#### [What you should do]
Reproduce the items below verbatim, beginning with the line that contains "Out of point" and continuing through the final line of the items, with both included.

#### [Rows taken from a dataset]
☆ ☆ ☆ ☆ ☆

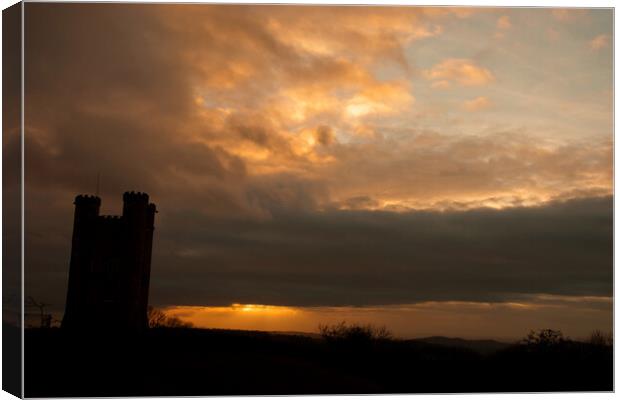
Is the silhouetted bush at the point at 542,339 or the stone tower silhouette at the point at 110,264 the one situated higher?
the stone tower silhouette at the point at 110,264

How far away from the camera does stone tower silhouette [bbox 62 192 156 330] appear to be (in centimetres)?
3117

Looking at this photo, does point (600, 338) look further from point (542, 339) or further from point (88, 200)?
point (88, 200)

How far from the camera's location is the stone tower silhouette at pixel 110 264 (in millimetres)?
31172

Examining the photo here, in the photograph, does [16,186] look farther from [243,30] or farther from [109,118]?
[243,30]

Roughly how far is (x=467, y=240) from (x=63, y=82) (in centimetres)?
1068

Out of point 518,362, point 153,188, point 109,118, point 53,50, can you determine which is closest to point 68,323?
point 153,188

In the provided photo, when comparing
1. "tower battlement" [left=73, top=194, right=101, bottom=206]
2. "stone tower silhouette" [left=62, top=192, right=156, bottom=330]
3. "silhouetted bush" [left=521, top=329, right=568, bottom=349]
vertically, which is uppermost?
"tower battlement" [left=73, top=194, right=101, bottom=206]

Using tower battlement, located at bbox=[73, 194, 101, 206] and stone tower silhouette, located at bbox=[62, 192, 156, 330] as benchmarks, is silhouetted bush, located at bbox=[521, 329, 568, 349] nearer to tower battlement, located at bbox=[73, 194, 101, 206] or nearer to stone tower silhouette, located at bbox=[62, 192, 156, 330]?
stone tower silhouette, located at bbox=[62, 192, 156, 330]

☆ ☆ ☆ ☆ ☆

#### [Task output]
Out of point 518,362, point 153,188, point 109,118, point 53,50, can you determine which is closest to point 68,323?
point 153,188

In the provided photo, when comparing
1. "tower battlement" [left=73, top=194, right=101, bottom=206]
2. "stone tower silhouette" [left=62, top=192, right=156, bottom=330]
3. "silhouetted bush" [left=521, top=329, right=568, bottom=349]
vertically, which is uppermost?
"tower battlement" [left=73, top=194, right=101, bottom=206]

Using tower battlement, located at bbox=[73, 194, 101, 206] and stone tower silhouette, located at bbox=[62, 192, 156, 330] as benchmarks, is silhouetted bush, located at bbox=[521, 329, 568, 349] nearer to tower battlement, located at bbox=[73, 194, 101, 206] or nearer to stone tower silhouette, located at bbox=[62, 192, 156, 330]?
stone tower silhouette, located at bbox=[62, 192, 156, 330]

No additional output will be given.